== Passage shown ==
Artists | Issues | CD Reviews | Interviews | Concert Reviews | DVD/Video Reviews | Book Reviews | Who We Are | Staff | Home
Metal/Prog Metal CD Reviews


Lovecraftian Nightmares

Review by Gary Hill

Fireaxe is a one-man band in the personage of Brian Voth. The sound of Fireaxe certain falls into heavy metal, although there are other elements present as well. On this CD all of the music is original compositions, but the lyrics are all poems written by the author H. P. Lovecraft (hence the title). The music here runs across a fairly wide gamut but Iron Maiden and King Diamond type sounds are the most prevalent. This is an interesting album only marred by two things. First, the production on the disc is a bit flat and convoluted. Secondly, Voth's vocals can at times be quite rough around the edges. Still, the material here is definitely interesting enough to make this one well worth the time to get through it. For more information or to order the CD check out the Fireaxe website at

This review is available in book format (hardcover and paperback) in Music Street Journal: 2005 Year Book Volume 3 at

Track by Track Review
Beyond Zimbabwe
An odd, but appropriate tribal segment starts this, then a metal stomp takes the cut. The intro to this features some very tasty soloing. The vocals on the cut feel a bit awkward, but the meaty main riff more than makes up for it, and Voth's frantic guitar soloing certainly doesn't hurt either.

== Recorded information ==
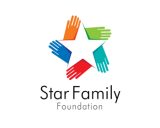 /public/logoimage/1354311920STAR FAMILY23.png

== Check your understanding ==
a – Duplicate the portion of the Fireaxe review between "Track by Track" and "doesn't hurt either.", inclusive.
b – Answer these questions using the Fireaxe review:
(i) Whose poems supply the lyrics on the CD?
(ii) Which two bands' sounds are described as the most prevalent in the music?
(iii) What kind of segment starts "Beyond Zimbabwe"?

== Problem solutions ==
a –
Track by Track Review
Beyond Zimbabwe
An odd, but appropriate tribal segment starts this, then a metal stomp takes the cut. The intro to this features some very tasty soloing. The vocals on the cut feel a bit awkward, but the meaty main riff more than makes up for it, and Voth's frantic guitar soloing certainly doesn't hurt either.

b –
(i) The author H. P. Lovecraft
(ii) Iron Maiden and King Diamond
(iii) An odd but appropriate tribal segment